Consegna – Secondo la recensione di Mountain Home, quale brano di Leon Russell sceglie di incidere Owen Temple?

Testo fornito –

------------

Continua la ricerca e la maturazione artistica di Owen Temple, dopo aver girato parte dell’America per registrare l’ottimo Dollars and Dimes, con Mountain Home torna a parlare del Texas, di banditi, cowboys, mascalzoni e gente comune. Stilisticamente non conosce limiti, non ha paura di sporcare il country con il folk/americana, resta l’idea della strada non come scelta ma come necessità che pone chi la calca in uno stato di instabilità, l’ideale quando si vuol parlare di usi e costumi di piccole città e dei suoi abitanti, presi a volte individualmente, per analizzarne ombre e virtù mantenendo il piede nella realtà, e lo ha sempre fatto, come un vero Texas Troubadour.
Mountain Home is about the bizarre occurrences that take place in the small towns of Texas,” dice Owen. “I grew up in a town where people thought of big cities as scary. Writing these songs, I realized small towns can be dangerous too, sometimes even more dangerous than big cities. Texas is a microcosm of the whole US. By focusing on small incidents, you can get to some of the larger truths.”
La melodia si coaugula sin dalla splendida title-track e presenta una squadra di ottimi musicisti (Gabriel Rhodes, chitarre acustiche e banjo, il gran lavora alla pedal steel di Tommy Spurlock e il contributo vocale della brava Jamie Wilson) vitali per dispianare una lunga serie di tenere e intense story-ballads che non hanno centro proprio come non ha centro la vita di ognuna di loro: da quest’uomo ‘bloccato’ ad Huntsville per 20 anni con un unico desiderio, quello di tornare a casa, al fascino di Desdemona dove regna la disperazione, di una città fantasma ai nostri tempi in stretta sintonia alla donna che le ha dato il nome. Una serie di paesaggi limpidamente mitici su cui è possibile narrare la storia del conquistatore spagnolo Cabeza de Vaca nella brillante Medicine Man (al piano Bukka Allen), scritta con Gordy Quist (ma in Mountain Home ci sono altre firme illustri, da Adam Carroll a Scott Nolan) e recentemente incisa per il nuovo disco della The Band of Heathens, una delle poche luci di Top Hat Crown & The Clapmaster's Son.
La voce di Owen Temple fluttua nei tempi di Mountain Home con la solita cadenza parlata nelle piacevoli Small Town e Danger And Good Times (pregevole l’apporto di Carroll all’armonica), tra amore e nevrosi in Fall In Love Every Night, tra visioni e bisogni d’intraprendere strade diverse, solitarie e lontane nella limpida bellezza di Jacksboro Highway.
La storia del Texas occupa anche il finale, tra verità e finzione nella lettera a Sam Houston nello spirito agreste di Old Sam e nella conclusiva e incantevole One Day Closer to Rain, a disegnare quadri di vita texana con fisa, chitarre e quell’aria di confine legata alle tradizioni cantautorali che lo portano a scegliere Prince of Peace di Leon Russell: “I wanted to do a Leon Russell song for sometime now. I have always loved his work. This particular song of unexplained magic or mystery fit perfectly for this record, tying everything together fairly well.” Un brano fiammeggiante, arde di bellezza, del mistero, della poesia. Ha ragione Owen Temple, è perfetta per Mountain Home.

------------

Dati disponibili –
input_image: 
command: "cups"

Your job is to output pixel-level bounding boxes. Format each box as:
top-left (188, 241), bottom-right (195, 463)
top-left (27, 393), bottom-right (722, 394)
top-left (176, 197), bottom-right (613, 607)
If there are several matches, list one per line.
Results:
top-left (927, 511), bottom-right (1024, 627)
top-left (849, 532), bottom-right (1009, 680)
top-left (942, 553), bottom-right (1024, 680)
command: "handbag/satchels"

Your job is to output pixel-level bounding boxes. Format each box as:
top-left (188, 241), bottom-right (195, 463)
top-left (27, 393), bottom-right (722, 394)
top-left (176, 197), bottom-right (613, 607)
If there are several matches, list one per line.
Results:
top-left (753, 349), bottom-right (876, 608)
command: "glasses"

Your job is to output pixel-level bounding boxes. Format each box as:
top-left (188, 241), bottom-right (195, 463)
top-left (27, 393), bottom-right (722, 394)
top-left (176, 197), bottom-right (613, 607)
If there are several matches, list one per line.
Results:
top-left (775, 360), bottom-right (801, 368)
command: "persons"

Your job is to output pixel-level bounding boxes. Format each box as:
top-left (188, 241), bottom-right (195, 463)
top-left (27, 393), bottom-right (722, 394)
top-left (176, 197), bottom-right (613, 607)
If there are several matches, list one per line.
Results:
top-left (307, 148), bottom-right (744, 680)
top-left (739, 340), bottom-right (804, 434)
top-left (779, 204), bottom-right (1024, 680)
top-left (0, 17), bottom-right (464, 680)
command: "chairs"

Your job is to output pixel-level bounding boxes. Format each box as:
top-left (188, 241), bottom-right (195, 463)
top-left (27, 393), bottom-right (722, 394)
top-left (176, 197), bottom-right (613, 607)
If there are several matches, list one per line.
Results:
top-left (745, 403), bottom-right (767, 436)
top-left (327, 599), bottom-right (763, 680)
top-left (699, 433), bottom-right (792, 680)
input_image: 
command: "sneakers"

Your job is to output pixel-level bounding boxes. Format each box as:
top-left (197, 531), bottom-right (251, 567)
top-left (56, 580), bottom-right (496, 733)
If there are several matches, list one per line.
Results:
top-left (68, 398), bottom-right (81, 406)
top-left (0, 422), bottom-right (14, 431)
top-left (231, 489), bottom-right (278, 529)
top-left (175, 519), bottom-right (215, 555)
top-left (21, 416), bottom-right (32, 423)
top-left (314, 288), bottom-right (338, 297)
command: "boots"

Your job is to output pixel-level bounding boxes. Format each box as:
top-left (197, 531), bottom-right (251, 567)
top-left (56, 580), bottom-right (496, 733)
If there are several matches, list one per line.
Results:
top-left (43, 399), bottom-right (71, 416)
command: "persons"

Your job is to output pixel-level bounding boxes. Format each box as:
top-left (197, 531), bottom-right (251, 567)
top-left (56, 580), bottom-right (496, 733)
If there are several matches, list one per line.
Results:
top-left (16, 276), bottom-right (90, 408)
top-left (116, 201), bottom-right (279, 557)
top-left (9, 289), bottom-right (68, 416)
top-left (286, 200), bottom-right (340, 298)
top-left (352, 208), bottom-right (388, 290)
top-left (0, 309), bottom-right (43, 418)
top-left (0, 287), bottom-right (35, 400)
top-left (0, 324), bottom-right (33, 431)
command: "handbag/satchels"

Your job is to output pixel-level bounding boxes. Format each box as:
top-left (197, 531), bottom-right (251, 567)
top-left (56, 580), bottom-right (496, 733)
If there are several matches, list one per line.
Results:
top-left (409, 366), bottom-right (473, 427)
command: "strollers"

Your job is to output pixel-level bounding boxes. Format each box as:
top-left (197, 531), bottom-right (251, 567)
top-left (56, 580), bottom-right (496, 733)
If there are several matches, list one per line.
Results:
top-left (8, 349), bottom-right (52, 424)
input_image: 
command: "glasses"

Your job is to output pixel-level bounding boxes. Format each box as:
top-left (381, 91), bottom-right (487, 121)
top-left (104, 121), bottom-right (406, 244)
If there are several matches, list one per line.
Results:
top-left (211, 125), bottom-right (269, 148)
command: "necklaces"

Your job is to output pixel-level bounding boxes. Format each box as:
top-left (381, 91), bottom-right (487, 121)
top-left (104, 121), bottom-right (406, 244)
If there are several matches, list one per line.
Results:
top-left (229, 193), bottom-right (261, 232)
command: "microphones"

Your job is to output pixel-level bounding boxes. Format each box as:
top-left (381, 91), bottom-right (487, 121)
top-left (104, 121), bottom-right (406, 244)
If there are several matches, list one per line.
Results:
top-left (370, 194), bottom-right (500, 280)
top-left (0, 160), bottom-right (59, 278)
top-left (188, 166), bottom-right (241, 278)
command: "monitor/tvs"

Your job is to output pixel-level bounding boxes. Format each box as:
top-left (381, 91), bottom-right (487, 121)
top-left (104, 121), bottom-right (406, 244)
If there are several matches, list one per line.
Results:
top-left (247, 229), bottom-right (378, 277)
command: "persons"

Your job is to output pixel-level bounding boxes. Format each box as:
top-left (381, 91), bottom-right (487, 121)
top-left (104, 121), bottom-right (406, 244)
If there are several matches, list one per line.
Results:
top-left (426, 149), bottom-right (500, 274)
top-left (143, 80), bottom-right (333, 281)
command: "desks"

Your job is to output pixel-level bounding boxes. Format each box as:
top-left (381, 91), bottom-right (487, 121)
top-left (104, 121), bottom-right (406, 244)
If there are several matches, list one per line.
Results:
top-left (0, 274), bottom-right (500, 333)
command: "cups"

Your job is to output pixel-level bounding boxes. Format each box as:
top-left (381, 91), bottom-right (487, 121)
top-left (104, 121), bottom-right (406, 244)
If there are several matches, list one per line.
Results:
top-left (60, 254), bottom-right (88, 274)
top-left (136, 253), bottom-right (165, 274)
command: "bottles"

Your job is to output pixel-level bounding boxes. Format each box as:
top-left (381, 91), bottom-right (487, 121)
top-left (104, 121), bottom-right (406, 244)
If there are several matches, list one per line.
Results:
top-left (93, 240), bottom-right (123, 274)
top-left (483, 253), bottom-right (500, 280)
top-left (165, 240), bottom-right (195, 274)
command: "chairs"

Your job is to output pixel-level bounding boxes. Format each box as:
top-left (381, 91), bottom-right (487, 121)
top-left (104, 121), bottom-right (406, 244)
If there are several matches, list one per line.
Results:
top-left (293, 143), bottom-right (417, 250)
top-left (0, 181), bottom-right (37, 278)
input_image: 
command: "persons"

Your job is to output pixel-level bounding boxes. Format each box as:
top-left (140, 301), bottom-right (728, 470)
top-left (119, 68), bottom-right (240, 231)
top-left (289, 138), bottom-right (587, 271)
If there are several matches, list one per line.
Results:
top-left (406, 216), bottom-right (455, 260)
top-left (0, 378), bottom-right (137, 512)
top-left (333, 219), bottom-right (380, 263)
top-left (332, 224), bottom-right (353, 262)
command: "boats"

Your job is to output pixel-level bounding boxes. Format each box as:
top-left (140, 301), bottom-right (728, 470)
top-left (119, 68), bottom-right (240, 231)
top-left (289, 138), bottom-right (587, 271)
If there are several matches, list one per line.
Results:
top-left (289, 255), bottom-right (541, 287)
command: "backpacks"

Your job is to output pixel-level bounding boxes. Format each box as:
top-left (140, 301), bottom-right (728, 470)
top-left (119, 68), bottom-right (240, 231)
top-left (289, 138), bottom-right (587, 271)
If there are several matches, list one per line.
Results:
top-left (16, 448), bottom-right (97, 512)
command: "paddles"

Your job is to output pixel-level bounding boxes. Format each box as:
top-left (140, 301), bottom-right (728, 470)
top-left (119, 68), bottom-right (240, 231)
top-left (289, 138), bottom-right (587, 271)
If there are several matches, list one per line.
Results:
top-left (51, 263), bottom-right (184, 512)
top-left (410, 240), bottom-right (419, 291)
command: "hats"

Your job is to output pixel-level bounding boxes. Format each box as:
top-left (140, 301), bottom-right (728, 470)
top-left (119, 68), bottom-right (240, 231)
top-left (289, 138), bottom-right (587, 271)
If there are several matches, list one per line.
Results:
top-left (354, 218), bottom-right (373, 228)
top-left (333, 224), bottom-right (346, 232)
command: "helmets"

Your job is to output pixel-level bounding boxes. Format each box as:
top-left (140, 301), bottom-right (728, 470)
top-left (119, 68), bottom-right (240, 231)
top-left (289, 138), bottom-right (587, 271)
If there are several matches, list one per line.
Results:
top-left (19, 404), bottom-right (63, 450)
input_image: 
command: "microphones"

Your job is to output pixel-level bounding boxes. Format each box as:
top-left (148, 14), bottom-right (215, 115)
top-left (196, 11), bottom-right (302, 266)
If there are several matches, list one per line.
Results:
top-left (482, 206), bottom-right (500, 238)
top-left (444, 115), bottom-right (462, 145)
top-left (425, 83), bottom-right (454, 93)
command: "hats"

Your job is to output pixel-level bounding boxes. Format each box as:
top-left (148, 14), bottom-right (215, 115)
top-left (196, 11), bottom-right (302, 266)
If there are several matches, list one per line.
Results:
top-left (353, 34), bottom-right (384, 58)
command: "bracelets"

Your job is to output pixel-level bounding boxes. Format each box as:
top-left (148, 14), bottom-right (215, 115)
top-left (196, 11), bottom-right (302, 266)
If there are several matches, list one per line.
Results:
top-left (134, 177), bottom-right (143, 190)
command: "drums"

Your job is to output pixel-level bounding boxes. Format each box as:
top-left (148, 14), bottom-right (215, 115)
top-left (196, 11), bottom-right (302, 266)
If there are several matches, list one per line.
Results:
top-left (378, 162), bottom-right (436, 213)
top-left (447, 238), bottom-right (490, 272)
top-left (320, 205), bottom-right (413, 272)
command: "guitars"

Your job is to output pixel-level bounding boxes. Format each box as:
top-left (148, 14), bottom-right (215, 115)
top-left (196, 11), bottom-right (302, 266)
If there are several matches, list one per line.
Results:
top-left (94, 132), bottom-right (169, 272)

------------

Risposta – Owen Temple sceglie Prince of Peace di Leon Russell.